SAN JOSE -- When Walter Cottle Lester was a boy growing up on his family farm in the 1930s, thousands of acres of prune, apricot and cherry orchards bloomed across Santa Clara Valley. As time marched on, however, developers turned the pastoral "Valley of Heart's Delight" into subdivisions, freeways and electronics companies.
Nearly everything around Lester's family farm has changed. But Lester, and his farm, have not.
On Friday, construction crews began work on a project to turn Lester's 287-acre property, surrounded on all sides by development, into a new public park to showcase the agricultural heritage of Santa Clara County, provide new recreational opportunities for Silicon Valley families and make sure crops will continue to be grown on the land for years to come.
"It's part of history here. It goes way back to my grandfather's time," said Lester, 88. "I was born here. I've spent my entire life here. It would be nice for kids in future generations to know what it was like before it all changed."
Lester, who never married and has no children, donated the property, now called Martial Cottle Park, after his grandfather, to the Santa Clara County Parks and Recreation Department and the California state parks department. Through the years, he and his late sister, Edith Lester, had single-handedly held back the forces of Silicon Valley's relentless urban sprawl, turning down countless offers that could have earned them hundreds of millions of dollars for the vast open space in the middle of America's 10th largest city.
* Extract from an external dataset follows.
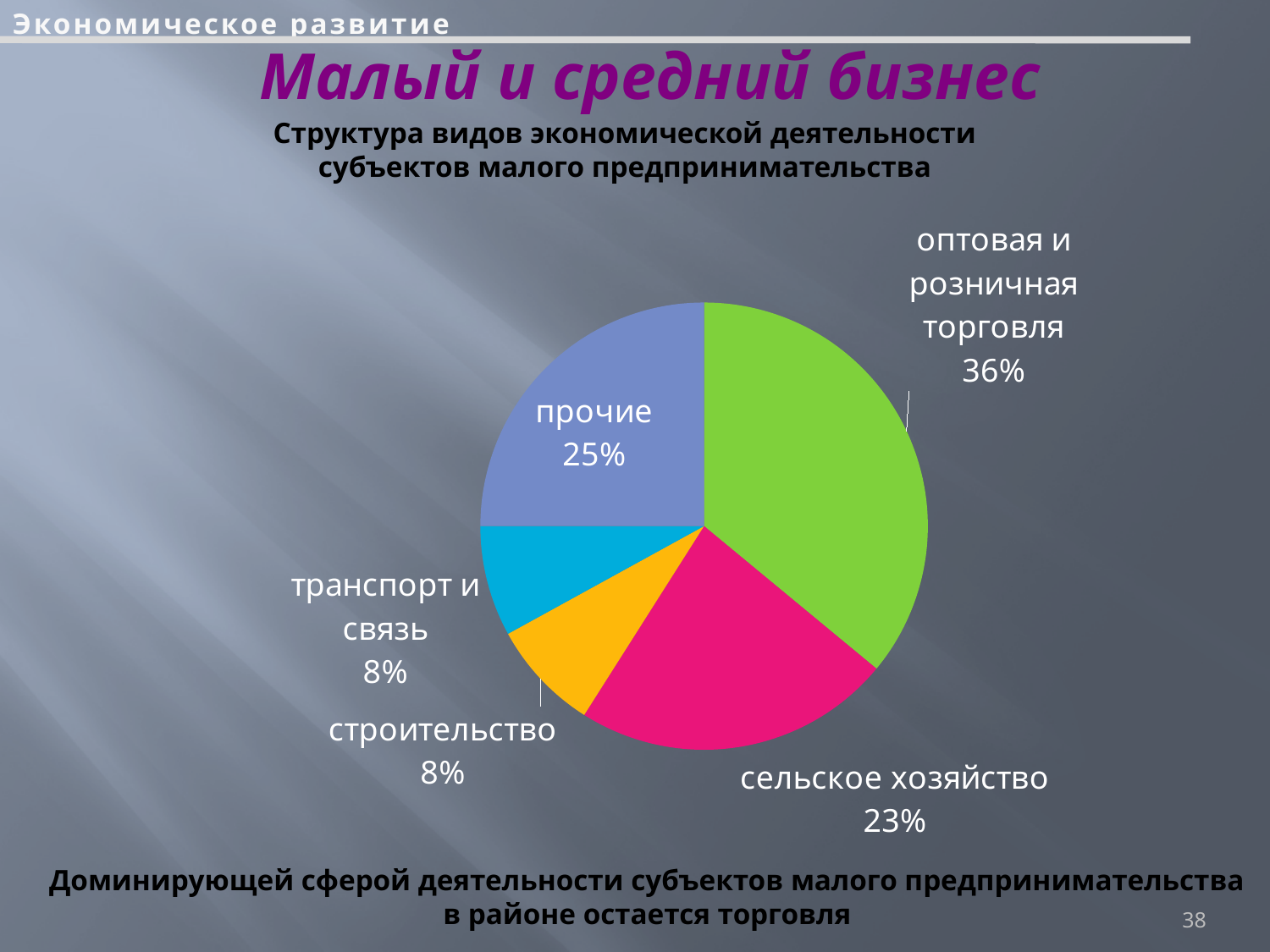
What is the difference in percentage points between "оптовая и розничная торговля" and "сельское хозяйство"? 13 What share of the pie is labelled "прочие"? 25% What colour is the slice for "сельское хозяйство"? pink (magenta) How many slices does the pie chart have? 5 What share of the pie is labelled "транспорт и связь"? 8% What share of the pie is labelled "оптовая и розничная торговля"? 36% Which category has the largest share of the pie? оптовая и розничная торговля What kind of chart is shown on the slide? pie chart Which is larger: the share for "прочие" or the share for "сельское хозяйство"? прочие What share of the pie is labelled "строительство"? 8% What is the combined share of "строительство" and "транспорт и связь"? 16% What share of the pie is labelled "сельское хозяйство"? 23%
"It was very upsetting to see the farmland disappear," he said Friday. "I wasn't interested in selling. I wanted to maintain what we had the way it was."
The property is in South San Jose, bounded by Chynoweth Avenue, Snell Avenue, Branham Lane and Highway 85. A few blocks away are a spate of fast-food restaurants and cul-de-sacs. But Lester's property features huge pastures, centuries-old oak trees and hand-painted signs along the edges advertising "vine ripe tomatoes," "fresh strawberries" and "fresh picked corn" for sale at a farm stand on the property.
"He dug in and held his ground," said Alicia Flynn, capital projects manager for Santa Clara County parks. "This would have been a shopping mall. It is an incredible gift to the public and an incredible legacy."
Construction crews will build a 4-mile trail around the perimeter of the property. Half of the trail is scheduled to be opened by December.
Workers also will build a 3,500-square-foot visitor's center, parking, family picnic areas and a "discovery farm" with exhibits for children on the property, which is the size of roughly 230 football fields. Those features, and the property itself, are set to open to the public by December 2014. Total construction cost: $26 million, paid by the county's voter-approved parks charter fund.
As it has been since the 1860s, the bulk of the property will remain in farming, with the county hiring a manager to oversee farmers who will lease the land in future years. Portions also will be devoted to a community garden, areas for children in 4-H to raise animals, agricultural research for the University of California and other related projects.
Lester, a private man who doesn't like public accolades or even having his picture taken, will continue to live in the white 1870s-era farmhouse on the property, surrounded by 30 acres that will stay in private ownership until he dies. That landscape then will become part of the larger park.
The land is now rich with the coming bounty of a fall harvest. Rows of sweet corn grow 7 feet tall. Pumpkin vines stretch across neat furrows. Cherry trees, old tractors, plows, irrigation pipes and horses encircle Lester's house.
"This has been his world for his whole life," said David Giordano, of San Jose, who manages farm operations for Lester.
"He took me upstairs in his house once and said, 'See that bed? I was born in that bed. And my mother was born in that bed.' His family hasn't changed over all these years."
The property has a rich history that dates back to before the Gold Rush.
It was originally part of the 9,600-acre Rancho Santa Teresa. The rancho was a 9,600-acre Mexican land grant given by the Mexican governor of Alta California in 1834 to Jose Joaquin Bernal, a Spanish soldier and member of the 1776 De Anza Expedition that first settled San Francisco. After California became a state in 1850, the land was purchased in 1864 by Edward Cottle, who later donated 350 acres to his son, Martial Cottle.
Martial Cottle raised cattle and grain and other crops, and left the property to his daughter, Ethel Cottle Lester. After she died in 1977, the ranch went to her children Edith and Walter Lester. Edith Lester died in 1999, leaving Walter Cottle Lester as the only owner.
After Edith died, Walter faced millions of dollars in estate taxes. His attorney, now-county Supervisor Dave Cortese, contacted former state parks director Rusty Areias, who helped secure $5 million in state parks bond money to pay the taxes so the land could be donated free and clear to the county in 2004. Under the deal, although the state owns half the property, county rangers will patrol and maintain the land.
"A lot of kids don't understand where their food comes from. It's important for their health and it's just good for their historical knowledge to have a place like this," said county park ranger Carolyn Tucker. "As soon as you walk in here you are completely removed from the surrounding communities. It's just like going back in time."